MLB Payroll Efficiency Analysis (2021–2025)

An end-to-end data pipeline and dashboard analyzing MLB team payroll efficiency using Wins Above Replacement (WAR) as the production metric. Built as a portfolio project to demonstrate data engineering and analytics skills across the full stack.
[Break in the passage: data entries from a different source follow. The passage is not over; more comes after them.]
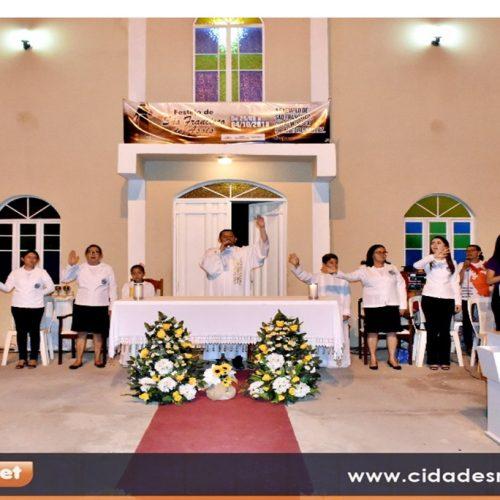 Em Francisco Macedo, milhares de fiéis participam da missa de São Francisco de Assis; veja fotos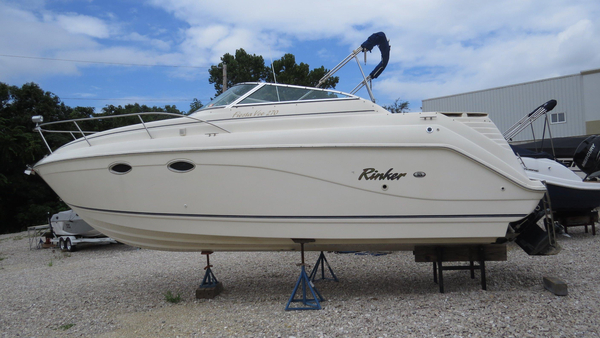 Used Rinker Fiesta Vee 270Fiesta Vee 270 Cruiser Boat For Sale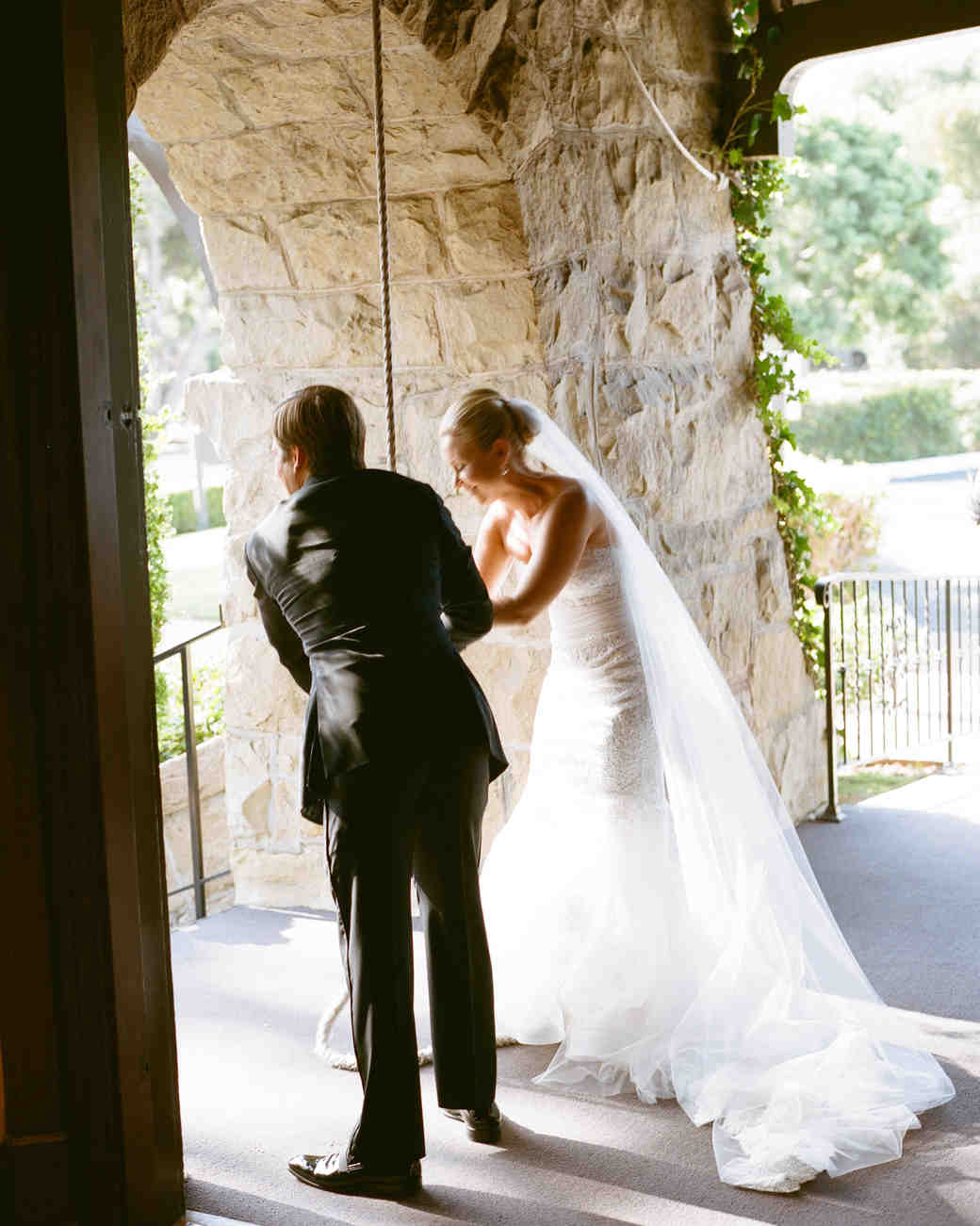 tiffany-david-wedding-bell-1986-s112676-1115.jpg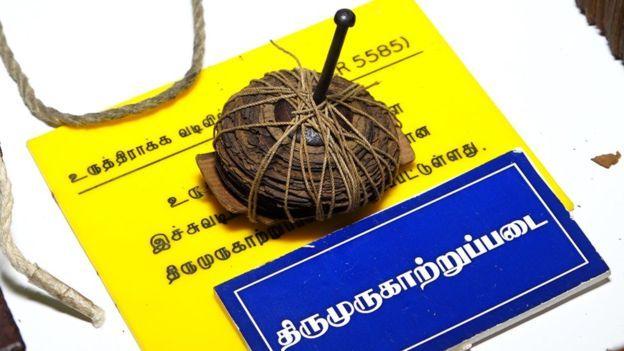 El yazmalarının çoğu palmiye yapraklarında bazıları bakır plakalarda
Project status: archival mode. Canonical parquet snapshots are the source of truth for analysis and demos, but they are not committed to this repository.

What This Demonstrates

This project demonstrates production-style analytics engineering: extracting and normalizing source data with Python, loading cloud data layers (S3 + Snowflake), building tested transformations with dbt, and delivering business-facing insights in an interactive Streamlit app.

Results at a Glance

Best team efficiency: 2022 Orioles — 24.4 WAR on ~$21M payroll (1.15 WAR per $1M)
Lowest team efficiency: 2024 White Sox — 3.3 WAR on $56M payroll (**$17M per WAR**)
Top player bargain: Shohei Ohtani (2021) — ~$47M value above market on a ~$3M salary

Key Findings

The 2022 Baltimore Orioles were the most efficient team in the dataset — generating 24.4 WAR on a $21M payroll (1.15 WAR per $1M), the peak of their rebuild before their young core required raises.
The 2024 Chicago White Sox were the least efficient — a historically bad roster producing just 3.3 WAR on a $56M payroll ($17M per WAR).
Shohei Ohtani 2021 generated $47M in value above market on a $3M salary — the largest single-season bargain in the dataset.
The Tampa Bay Rays appear in the top 10 most efficient seasons three times (2021, 2023, 2025), validating their reputation as the gold standard for doing more with less.
Pre-arbitration players consistently drive team efficiency — the Rays, Orioles, Guardians, and Brewers all built competitive rosters around team-controlled talent.

Tech Stack

Layer	Technology
Data Extraction	Python, pybaseball
File Parsing	pandas, openpyxl
Storage	AWS S3, Snowflake
Transformation	dbt (Fusion)
Visualization	Streamlit, Plotly
Package Management	uv

Architecture

Data Sources

Payroll Data — Fangraphs team payroll pages, manually downloaded for all 30 MLB teams across 2021–2025 seasons. Parsed from Excel exports using a custom Python pipeline.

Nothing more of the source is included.